Fünf Jahre später begann die großtechnische Produktion dieses neuartigen Kunststoffes durch die Bayer AG, der seitdem unter dem Namen Makrolon® vermarktet wird. Unabhängig davon hatte wenig später der US-amerikanische Chemiker Daniel Wayne Fox (1927 – 1989) bei General Electric (GE) ebenfalls diesen neuartigen Kunststoff entwickelt, der unter dem Markennamen Lexan® auf den Markt kam und heute, nach Ausgliederung der Kunststoffsparte bei GE, von dem Saudischen Chemiekonzern SABIC vertrieben wird. Polycarbonate sind polykondensierte Ester von aromatischen Diolen (HO-R-OH) mit Kohlensäure O=C=(OH)2.

Da Kohlensäure praktisch nur in wässriger Lösung existent ist, werden für die Synthese von Polycarbonaten entweder Phosgen, das Dichlorid der Kohlensäure O=C=(Cl)2, oder Diester der Kohlensäure O=C=(O-R)2, eingesetzt.

Diol-Komponenten für die Polycarbonat-Synthese sind Bis-Phenole. Je nach eingesetzter Diol-Komponente werden unterschiedliche Polycarbonat-Typen produziert, deren Eigenschaften die des ursprünglichen auf der Basis von Bisphenol A noch übertreffen, etwa hinsichtlich Transparenz oder Wärmeformbeständigkeit.
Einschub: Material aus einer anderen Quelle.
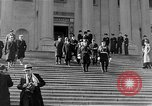Image of President Herbert Hoover Washington DC USA, 1931, second 10 stock footage video 65675044626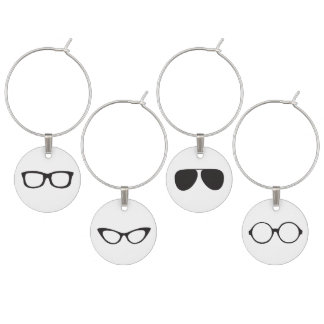 Hipster eyeglasses wine glass charms
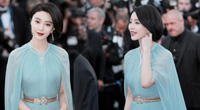 Fan Bingbing's expression is fresh and cute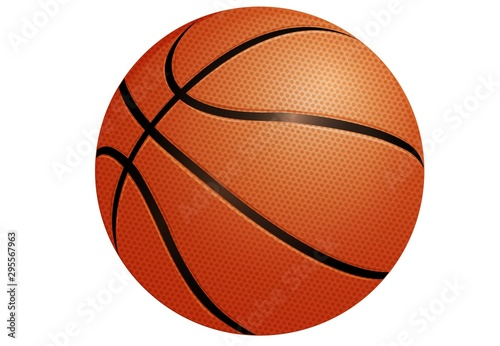 Cuadros en Lienzo basketball isolated on white background
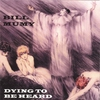 Cover of the album Dying to Be Heard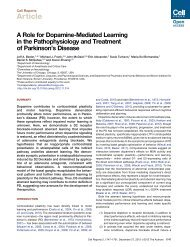 A Role for Dopamine-Mediated Learning in the ... - Michael Frank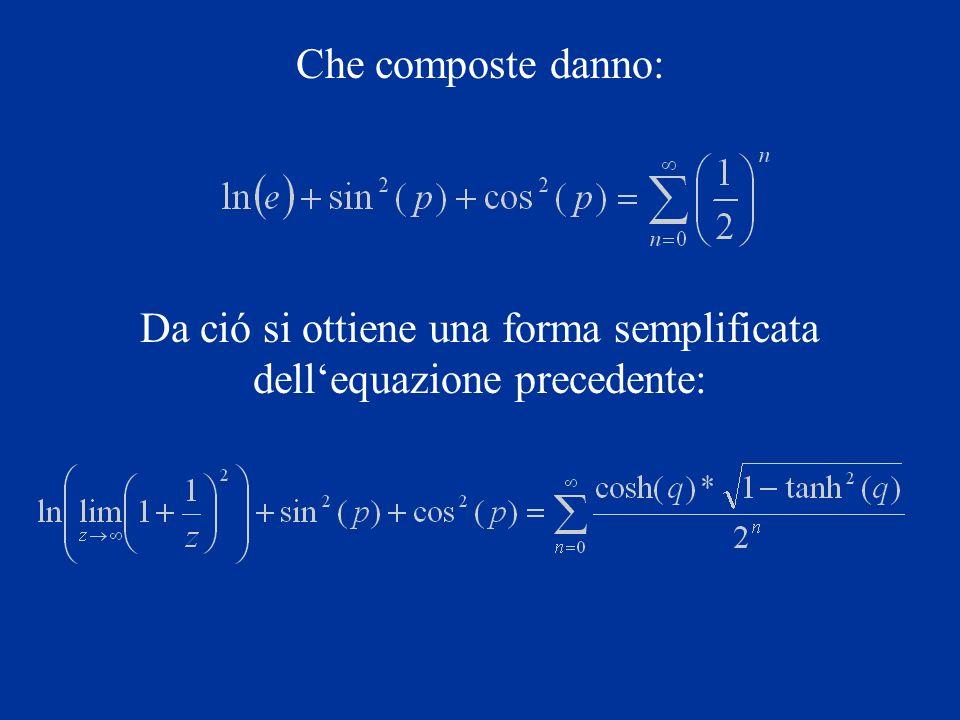 Se inoltre consideriamo che: e ci ricordiamo che la matrice inversa della trasposta corrisponde alla trasposta dellinversa, possiamo, riferendoci ad uno spazio unidimensionale, introdurre unulteriore semplificazione per mezzo del vettore X, e cioé: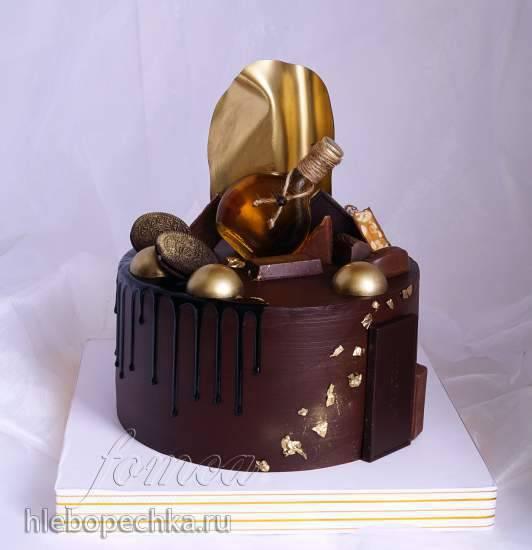 Ганаш для покрытия и выравнивания торта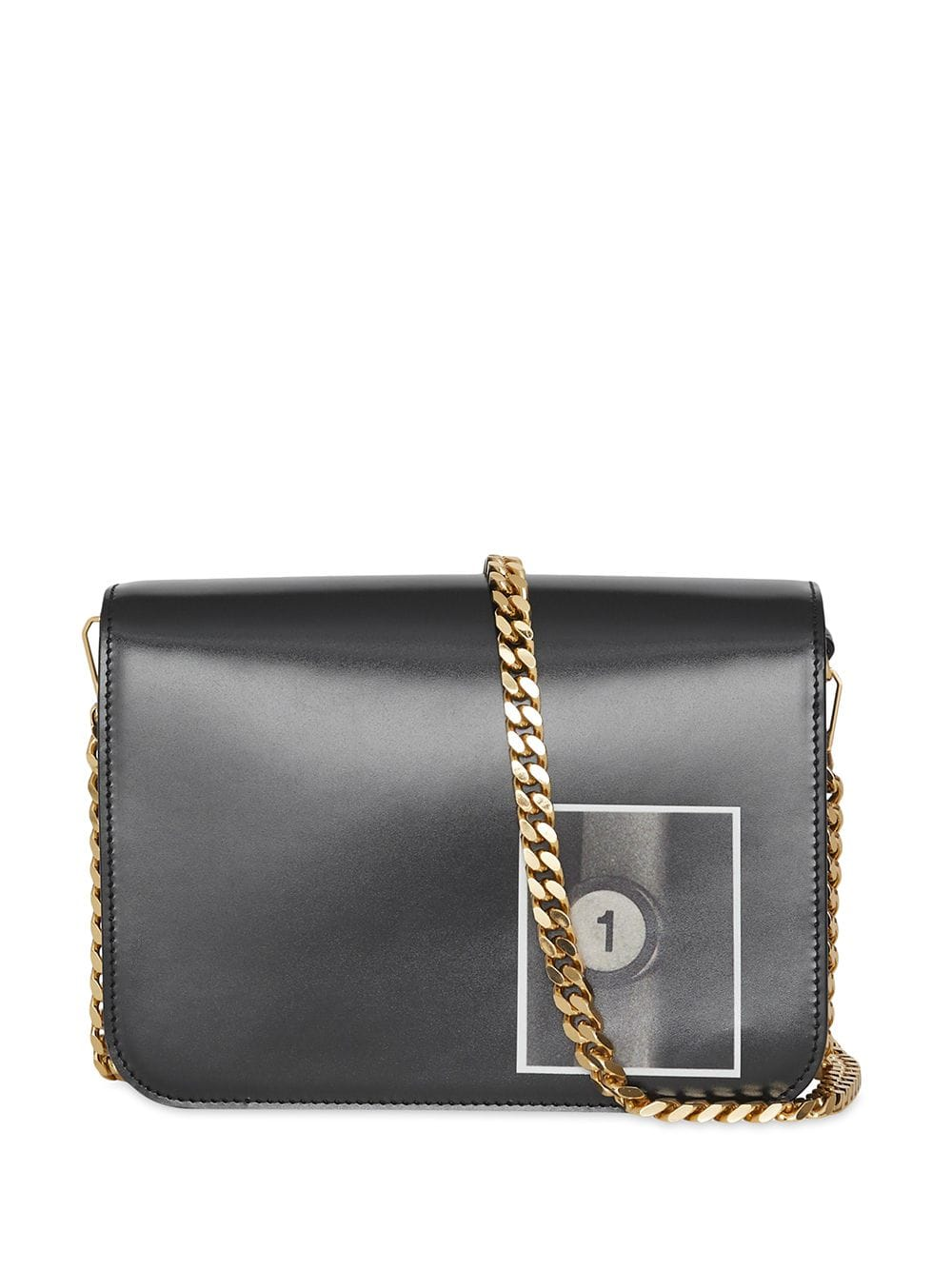 Picture of Burberry   Small Montage Print Tb Bag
Ein Werkstoff für spezielle Anwendungen

Allgemeine Eigenschaften

Das „klassische“ Polycarbonat (PC) aus Bisphenol A ist ein thermoplastischer Kunststoff mit einer hohen Wärmeformbeständigkeit. Er kann kurzfristig auf bis zu 135 °C erhitzt werden und ist langfristig bei Temperaturen von bis zu 110 °C einsetzbar. Vor allem aber handelt es sich um ein lichtdurchlässiges Material, das sich für den Ersatz von Glas prädestiniert. Gleichzeitig ist PC fest und hart, schlagzäh und bruchsicher. Außerdem zeichnet sich der Werkstoff durch eine hohe Steifigkeit sowie eine ausgeprägte Wärmebeständigkeit aus.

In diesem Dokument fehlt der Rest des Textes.